Se this: Lieglsteiner
This can be seen as the first book on bonsai in Europe.
I wrote this in 2000 to the IBC list:
Deo Aglibut, a member of the Bonsai Club Tirol has found a most remarkable book. It was written in 1725 by a guy called George Liegelsteiner, who was the court gardener of the Archbishop of Salzburg, Austria. He writes about dwarfing trees so that they look like a very beautiful big tree, but only much smaller. He understands tree physiology like only a small minority of bonsai enthusiasts today. He explains in detail how to shorten roots and transplant trees often, how to shorten branches, how to correct a onesided tree. He explaines how to cut back a tree to a stump, let the new shoots grow, cut them back at strategic points, let the newt shoots grow again and cut them back It is exactly the "Chinese" clip and grow technique. He makes drawings which explian the development of a dwarf-tree in a way that could not be improved.
Unfortunately he does not mention ever whether the trees are situated in any containers or in the field. This point does not seem to be of interest to him.
So to purists it is not an early European bonsai book. To me it is. I think the history of bonsai in Europe has to be rewritten.
In the next issue of the German bonsai magazine there will be an article with pictures about it.
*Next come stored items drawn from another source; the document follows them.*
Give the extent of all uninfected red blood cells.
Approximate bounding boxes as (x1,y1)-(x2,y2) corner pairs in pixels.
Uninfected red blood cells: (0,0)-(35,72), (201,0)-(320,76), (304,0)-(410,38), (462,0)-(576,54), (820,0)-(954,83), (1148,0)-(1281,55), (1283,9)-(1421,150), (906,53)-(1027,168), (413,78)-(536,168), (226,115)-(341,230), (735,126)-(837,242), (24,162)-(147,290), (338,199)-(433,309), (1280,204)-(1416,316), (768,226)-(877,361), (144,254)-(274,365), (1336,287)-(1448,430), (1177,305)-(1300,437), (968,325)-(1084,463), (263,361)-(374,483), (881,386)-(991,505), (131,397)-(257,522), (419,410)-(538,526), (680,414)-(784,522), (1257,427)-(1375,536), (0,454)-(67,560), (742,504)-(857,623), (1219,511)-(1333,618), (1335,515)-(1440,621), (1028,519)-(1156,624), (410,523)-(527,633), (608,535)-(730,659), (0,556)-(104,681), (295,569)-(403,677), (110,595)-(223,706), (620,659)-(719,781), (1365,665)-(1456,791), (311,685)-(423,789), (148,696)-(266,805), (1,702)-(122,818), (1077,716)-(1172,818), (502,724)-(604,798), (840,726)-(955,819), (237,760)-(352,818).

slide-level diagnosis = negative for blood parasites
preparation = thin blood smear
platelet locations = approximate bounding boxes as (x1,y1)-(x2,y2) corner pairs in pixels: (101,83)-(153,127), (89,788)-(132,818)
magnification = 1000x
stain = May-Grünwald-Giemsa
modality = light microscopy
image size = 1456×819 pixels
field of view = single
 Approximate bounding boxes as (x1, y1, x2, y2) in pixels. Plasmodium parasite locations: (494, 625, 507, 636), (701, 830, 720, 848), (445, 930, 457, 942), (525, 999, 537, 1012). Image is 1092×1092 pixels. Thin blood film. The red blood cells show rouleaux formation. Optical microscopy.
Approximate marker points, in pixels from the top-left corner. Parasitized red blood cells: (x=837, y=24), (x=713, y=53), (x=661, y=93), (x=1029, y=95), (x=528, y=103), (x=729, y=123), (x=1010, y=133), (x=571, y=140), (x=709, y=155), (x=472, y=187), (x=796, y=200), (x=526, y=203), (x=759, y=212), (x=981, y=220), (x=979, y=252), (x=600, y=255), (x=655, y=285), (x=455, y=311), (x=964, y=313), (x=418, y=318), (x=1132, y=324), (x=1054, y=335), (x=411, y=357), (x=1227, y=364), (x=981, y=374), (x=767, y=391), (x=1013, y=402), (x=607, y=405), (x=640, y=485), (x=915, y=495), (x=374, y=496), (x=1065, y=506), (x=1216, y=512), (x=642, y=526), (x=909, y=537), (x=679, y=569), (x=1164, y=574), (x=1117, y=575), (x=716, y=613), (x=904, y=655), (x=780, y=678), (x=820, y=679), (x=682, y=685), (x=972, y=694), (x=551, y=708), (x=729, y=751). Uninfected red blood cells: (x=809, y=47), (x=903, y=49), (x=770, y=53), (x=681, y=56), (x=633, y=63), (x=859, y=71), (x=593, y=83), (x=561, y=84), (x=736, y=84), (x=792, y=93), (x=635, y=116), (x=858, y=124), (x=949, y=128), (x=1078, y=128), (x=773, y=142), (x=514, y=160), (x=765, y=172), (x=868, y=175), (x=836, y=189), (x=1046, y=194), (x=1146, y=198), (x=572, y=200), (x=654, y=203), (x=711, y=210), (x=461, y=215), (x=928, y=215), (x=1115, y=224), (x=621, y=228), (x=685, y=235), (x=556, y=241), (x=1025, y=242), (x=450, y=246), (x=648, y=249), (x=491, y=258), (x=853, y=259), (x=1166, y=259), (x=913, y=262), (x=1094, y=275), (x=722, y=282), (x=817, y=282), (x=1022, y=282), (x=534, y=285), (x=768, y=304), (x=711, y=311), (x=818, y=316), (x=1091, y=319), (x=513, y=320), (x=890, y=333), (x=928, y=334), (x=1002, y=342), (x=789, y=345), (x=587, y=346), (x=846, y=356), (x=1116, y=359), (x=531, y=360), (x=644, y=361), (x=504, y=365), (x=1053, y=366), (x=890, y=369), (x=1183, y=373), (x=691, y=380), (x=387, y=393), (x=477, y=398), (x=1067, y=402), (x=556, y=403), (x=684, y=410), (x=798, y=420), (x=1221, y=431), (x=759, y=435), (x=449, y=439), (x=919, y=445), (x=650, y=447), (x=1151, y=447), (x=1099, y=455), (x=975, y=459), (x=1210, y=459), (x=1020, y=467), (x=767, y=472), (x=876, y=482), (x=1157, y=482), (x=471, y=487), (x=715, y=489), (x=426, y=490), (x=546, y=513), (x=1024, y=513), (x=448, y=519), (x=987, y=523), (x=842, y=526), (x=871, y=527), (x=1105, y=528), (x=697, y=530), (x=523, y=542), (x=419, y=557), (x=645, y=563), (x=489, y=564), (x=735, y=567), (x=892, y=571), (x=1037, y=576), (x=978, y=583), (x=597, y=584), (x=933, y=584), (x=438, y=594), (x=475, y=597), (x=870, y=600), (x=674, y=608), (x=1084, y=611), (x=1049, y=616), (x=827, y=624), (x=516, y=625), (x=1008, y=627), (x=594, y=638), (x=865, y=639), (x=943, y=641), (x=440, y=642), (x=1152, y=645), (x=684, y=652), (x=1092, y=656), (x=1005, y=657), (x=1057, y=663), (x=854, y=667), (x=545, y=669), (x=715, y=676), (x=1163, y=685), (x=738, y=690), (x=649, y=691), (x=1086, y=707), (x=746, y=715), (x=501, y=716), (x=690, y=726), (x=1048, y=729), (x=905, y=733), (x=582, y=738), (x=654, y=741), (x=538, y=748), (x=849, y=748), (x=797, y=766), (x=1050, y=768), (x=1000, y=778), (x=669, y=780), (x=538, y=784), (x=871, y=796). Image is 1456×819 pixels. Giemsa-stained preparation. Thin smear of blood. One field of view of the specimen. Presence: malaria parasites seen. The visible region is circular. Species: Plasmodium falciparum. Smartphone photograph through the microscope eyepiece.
Here the text of the title page (in poor English translation): "George Liegelsteiner's court gardener at the Archbishops in Salzburg, well examined DWARF-TREE, or thorough education, how the dwarf-trees are recognized at their roots and branches, yearly cut back, grown again on the other hand, with many fruits which taste better, and how rotten trees can be brougt back into good shape. Frankfurt and Leipzig 1725".